Quando uma placenta mais espessa é observada durante a gravidez, isso pode indicar infecção intrauterina do feto. Neste caso, é necessário passar um exame de sangue para toxoplasmose ou citomegalovírus.
Se uma mulher grávida tem uma placenta que é mais espessa do que o normal, então uma mulher é observada por um especialista e a envia para ultrassonografia e CTG. Somente graças a esses exames você pode determinar com precisão a presença ou ausência de patologias no bebê.
Causas da placenta grossa
As causas que afetam o espessamento da placenta podem ser as seguintes:
- doenças virais;
- doenças infecciosas;
- Rhesus-conflito na gravidez ;
- diabetes materna;
- anemia grave;
- ameaça de aborto;
- gestações múltiplas;
- gestose;
- excesso ou escassez em peso da mulher grávida.
Consequências da placenta espessa
Quando o local da criança se torna mais espesso, aparecem calcificações que afetam o funcionamento da placenta.
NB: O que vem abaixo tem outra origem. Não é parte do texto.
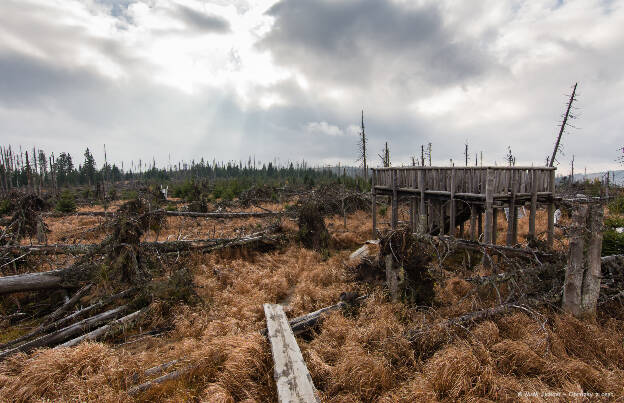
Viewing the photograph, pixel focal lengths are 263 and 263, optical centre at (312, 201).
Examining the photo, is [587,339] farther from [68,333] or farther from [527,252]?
[68,333]

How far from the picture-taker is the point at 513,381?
352 centimetres

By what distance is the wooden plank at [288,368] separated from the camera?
3.28 m

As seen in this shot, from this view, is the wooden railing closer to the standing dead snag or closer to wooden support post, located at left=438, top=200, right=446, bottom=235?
wooden support post, located at left=438, top=200, right=446, bottom=235

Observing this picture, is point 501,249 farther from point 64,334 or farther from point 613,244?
point 64,334

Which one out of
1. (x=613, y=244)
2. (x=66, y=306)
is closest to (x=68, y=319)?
(x=66, y=306)

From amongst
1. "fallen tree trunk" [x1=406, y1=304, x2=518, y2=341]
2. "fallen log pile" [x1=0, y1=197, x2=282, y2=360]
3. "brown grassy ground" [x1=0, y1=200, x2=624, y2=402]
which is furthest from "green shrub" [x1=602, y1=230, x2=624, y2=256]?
"fallen log pile" [x1=0, y1=197, x2=282, y2=360]

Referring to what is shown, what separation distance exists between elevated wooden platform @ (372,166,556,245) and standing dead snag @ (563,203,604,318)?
241cm

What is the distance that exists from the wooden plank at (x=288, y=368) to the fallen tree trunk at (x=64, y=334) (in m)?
3.32

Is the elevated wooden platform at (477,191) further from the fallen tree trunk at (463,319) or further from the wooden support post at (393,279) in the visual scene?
the fallen tree trunk at (463,319)

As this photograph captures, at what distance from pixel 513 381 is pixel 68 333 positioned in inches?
285

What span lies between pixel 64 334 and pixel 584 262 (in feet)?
31.6

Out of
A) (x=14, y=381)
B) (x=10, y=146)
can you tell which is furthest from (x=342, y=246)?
(x=10, y=146)

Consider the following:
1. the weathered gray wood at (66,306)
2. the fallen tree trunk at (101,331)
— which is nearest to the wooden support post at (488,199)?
the fallen tree trunk at (101,331)

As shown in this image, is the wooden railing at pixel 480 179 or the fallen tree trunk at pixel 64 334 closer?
the fallen tree trunk at pixel 64 334
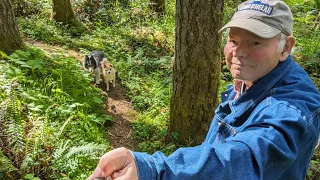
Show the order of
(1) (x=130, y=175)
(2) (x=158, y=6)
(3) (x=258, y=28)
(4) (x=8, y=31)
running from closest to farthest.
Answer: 1. (1) (x=130, y=175)
2. (3) (x=258, y=28)
3. (4) (x=8, y=31)
4. (2) (x=158, y=6)

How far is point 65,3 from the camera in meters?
9.42

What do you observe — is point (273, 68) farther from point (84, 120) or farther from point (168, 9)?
point (168, 9)

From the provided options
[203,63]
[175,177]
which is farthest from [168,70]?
[175,177]

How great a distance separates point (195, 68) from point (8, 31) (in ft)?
11.5

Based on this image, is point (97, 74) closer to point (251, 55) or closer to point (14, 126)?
point (14, 126)

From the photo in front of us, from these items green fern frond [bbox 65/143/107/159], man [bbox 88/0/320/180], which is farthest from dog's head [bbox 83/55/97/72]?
man [bbox 88/0/320/180]

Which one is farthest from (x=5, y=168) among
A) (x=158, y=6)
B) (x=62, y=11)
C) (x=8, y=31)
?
(x=158, y=6)

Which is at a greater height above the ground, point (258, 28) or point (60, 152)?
point (258, 28)

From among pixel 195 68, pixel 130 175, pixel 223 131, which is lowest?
pixel 195 68

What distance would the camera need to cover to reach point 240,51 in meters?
1.36

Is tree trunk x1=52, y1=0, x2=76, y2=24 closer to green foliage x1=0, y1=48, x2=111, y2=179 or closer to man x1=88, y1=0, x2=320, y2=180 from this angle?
green foliage x1=0, y1=48, x2=111, y2=179

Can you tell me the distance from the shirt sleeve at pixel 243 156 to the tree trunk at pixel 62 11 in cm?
937

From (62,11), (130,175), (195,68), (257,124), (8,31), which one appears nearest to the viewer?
(130,175)

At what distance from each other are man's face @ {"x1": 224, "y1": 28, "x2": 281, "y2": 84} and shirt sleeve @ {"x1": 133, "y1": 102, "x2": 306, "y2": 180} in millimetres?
262
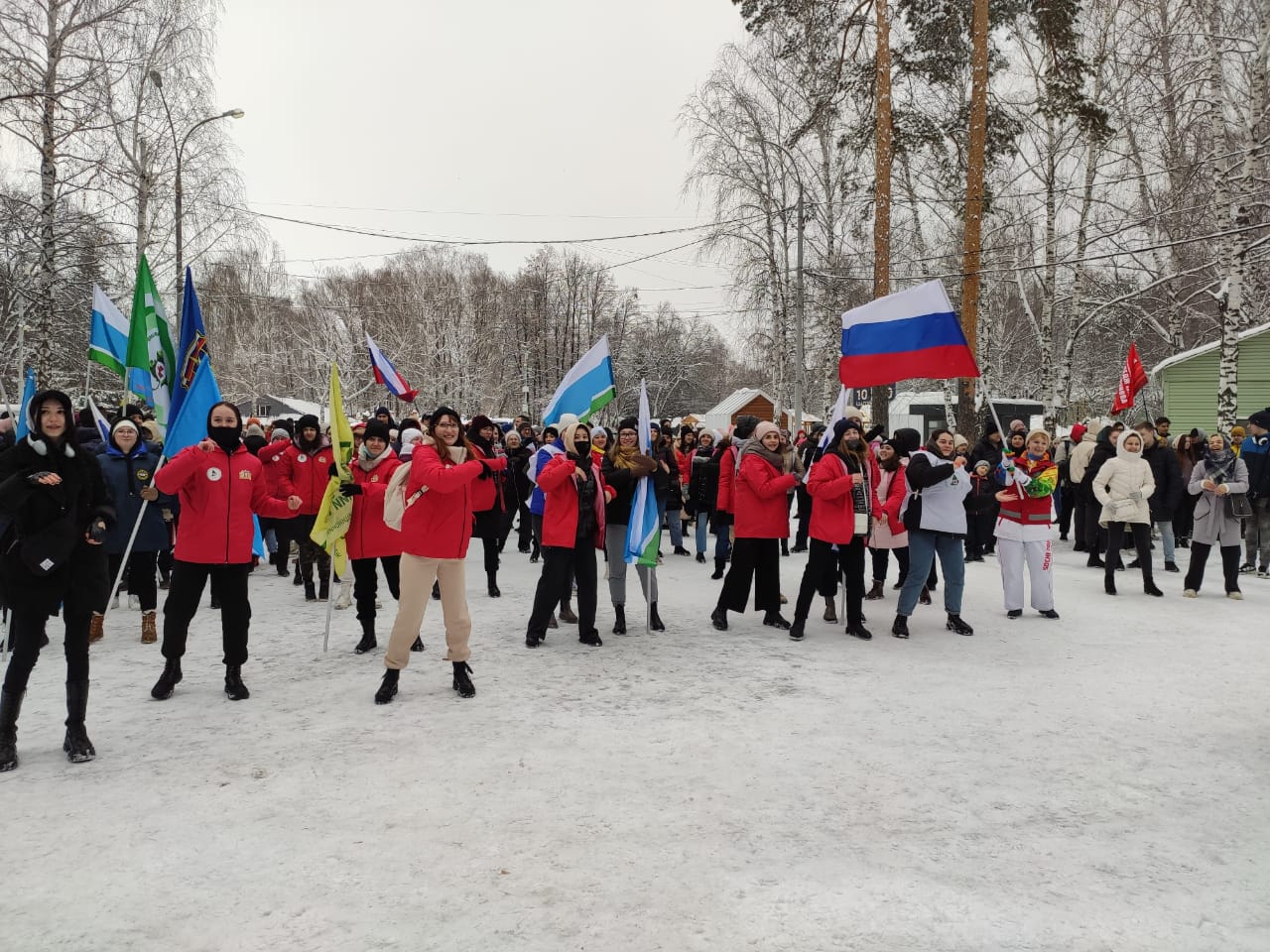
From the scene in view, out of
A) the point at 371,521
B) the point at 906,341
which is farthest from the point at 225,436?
the point at 906,341

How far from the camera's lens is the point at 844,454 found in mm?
8023

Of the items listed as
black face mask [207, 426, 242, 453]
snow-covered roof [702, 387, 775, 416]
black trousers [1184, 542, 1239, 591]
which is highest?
snow-covered roof [702, 387, 775, 416]

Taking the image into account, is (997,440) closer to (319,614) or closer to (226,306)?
(319,614)

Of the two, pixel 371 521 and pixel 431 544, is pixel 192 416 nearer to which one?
pixel 371 521

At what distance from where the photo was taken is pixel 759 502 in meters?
8.10

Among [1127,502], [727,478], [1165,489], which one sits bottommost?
[1127,502]

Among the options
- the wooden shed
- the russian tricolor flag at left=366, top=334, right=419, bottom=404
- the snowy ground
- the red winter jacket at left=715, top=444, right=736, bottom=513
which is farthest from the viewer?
Result: the wooden shed

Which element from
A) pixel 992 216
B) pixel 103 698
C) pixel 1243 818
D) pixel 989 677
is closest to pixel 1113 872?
pixel 1243 818

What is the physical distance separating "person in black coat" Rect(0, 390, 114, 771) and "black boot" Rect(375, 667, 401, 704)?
63.5 inches

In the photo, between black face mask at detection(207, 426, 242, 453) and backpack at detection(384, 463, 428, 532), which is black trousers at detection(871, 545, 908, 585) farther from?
black face mask at detection(207, 426, 242, 453)

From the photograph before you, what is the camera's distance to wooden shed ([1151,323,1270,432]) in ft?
80.4

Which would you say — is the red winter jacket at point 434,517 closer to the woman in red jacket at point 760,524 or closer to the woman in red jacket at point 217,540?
the woman in red jacket at point 217,540

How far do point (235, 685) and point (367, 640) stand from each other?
1.49 meters

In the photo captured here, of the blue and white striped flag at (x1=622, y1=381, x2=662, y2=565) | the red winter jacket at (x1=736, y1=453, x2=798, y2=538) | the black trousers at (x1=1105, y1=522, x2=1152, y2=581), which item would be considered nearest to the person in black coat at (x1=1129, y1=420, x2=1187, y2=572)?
the black trousers at (x1=1105, y1=522, x2=1152, y2=581)
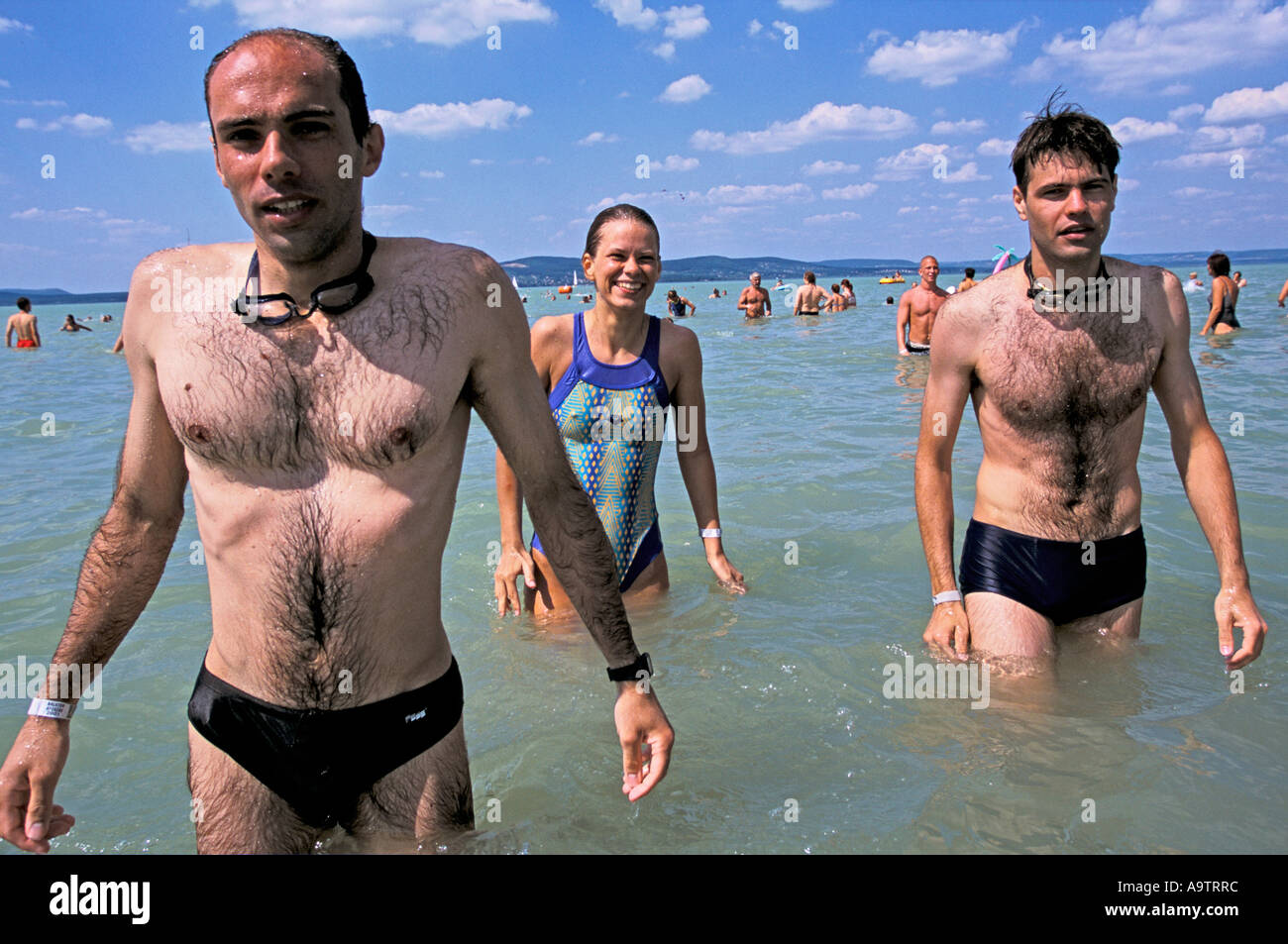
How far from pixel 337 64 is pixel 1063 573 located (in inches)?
115

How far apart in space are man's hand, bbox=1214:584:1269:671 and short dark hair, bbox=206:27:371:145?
2.96 m

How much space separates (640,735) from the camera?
7.52 feet

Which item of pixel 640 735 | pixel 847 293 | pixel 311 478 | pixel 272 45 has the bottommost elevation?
pixel 640 735

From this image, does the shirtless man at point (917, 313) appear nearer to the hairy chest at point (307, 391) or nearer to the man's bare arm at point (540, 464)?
the man's bare arm at point (540, 464)

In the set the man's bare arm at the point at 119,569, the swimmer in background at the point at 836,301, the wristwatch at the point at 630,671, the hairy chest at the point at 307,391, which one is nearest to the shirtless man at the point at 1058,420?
the wristwatch at the point at 630,671

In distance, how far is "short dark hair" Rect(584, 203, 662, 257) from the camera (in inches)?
172

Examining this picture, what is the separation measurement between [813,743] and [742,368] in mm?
12724

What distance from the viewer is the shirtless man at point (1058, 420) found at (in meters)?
3.46

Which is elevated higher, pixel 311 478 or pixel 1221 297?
pixel 1221 297

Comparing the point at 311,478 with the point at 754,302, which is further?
the point at 754,302

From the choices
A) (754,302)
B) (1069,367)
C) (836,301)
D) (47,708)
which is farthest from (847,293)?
(47,708)

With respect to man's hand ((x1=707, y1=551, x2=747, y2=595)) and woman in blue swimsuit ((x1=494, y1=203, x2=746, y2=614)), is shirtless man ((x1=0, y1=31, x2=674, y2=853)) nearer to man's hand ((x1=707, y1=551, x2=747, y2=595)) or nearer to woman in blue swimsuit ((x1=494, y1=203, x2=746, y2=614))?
woman in blue swimsuit ((x1=494, y1=203, x2=746, y2=614))

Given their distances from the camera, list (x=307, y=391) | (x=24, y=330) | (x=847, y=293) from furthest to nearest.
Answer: (x=847, y=293), (x=24, y=330), (x=307, y=391)

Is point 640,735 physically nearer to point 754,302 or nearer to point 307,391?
point 307,391
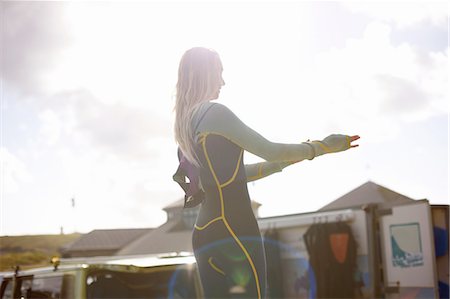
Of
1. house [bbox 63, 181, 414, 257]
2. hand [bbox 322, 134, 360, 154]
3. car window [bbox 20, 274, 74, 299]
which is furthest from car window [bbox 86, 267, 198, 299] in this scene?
house [bbox 63, 181, 414, 257]

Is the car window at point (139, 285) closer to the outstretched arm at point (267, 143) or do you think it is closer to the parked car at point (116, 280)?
the parked car at point (116, 280)

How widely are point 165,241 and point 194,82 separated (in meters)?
42.1

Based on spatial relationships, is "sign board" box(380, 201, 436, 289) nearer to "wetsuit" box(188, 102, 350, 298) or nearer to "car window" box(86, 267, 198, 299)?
"car window" box(86, 267, 198, 299)

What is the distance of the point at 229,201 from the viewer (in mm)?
2320

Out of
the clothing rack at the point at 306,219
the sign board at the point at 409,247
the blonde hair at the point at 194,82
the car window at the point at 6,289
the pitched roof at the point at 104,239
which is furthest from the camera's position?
the pitched roof at the point at 104,239

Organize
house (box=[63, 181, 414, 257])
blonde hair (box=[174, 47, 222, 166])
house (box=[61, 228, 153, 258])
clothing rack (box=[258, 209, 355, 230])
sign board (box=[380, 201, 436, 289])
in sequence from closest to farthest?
1. blonde hair (box=[174, 47, 222, 166])
2. sign board (box=[380, 201, 436, 289])
3. clothing rack (box=[258, 209, 355, 230])
4. house (box=[63, 181, 414, 257])
5. house (box=[61, 228, 153, 258])

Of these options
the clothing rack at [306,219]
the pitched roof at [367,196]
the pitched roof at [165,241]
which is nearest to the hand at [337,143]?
the clothing rack at [306,219]

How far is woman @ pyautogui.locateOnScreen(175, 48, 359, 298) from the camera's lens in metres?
2.24

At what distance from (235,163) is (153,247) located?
43.4m

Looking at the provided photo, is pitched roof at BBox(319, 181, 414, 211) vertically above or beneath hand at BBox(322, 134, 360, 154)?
above

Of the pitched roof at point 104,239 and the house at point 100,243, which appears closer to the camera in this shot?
the house at point 100,243

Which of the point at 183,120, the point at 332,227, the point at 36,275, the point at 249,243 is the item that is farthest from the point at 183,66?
the point at 332,227

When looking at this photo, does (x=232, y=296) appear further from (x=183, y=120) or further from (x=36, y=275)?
(x=36, y=275)

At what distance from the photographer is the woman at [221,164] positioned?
2.24 m
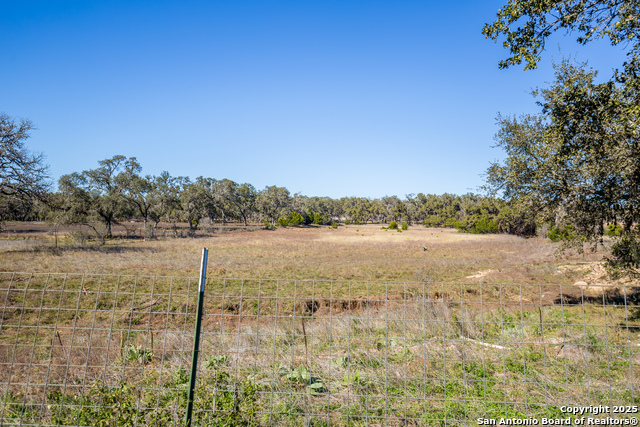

Como resultado de tais processos, o feto não recebe oxigênio suficiente, e isso afeta seu desenvolvimento intra-uterino. Além disso, devido ao inchaço da placenta, sua função hormonal diminui, o que ameaça com o término da gravidez ou do parto antes do termo.
Em casos graves de espessamento da placenta, a morte fetal pré-natal e o descolamento prematuro da placenta são possíveis. Para evitar conseqüências terríveis, o médico prescreve um exame adicional assim que ele suspeitar que a placenta está mais espessa. Se seus medos forem confirmados, então imediatamente tratar a doença.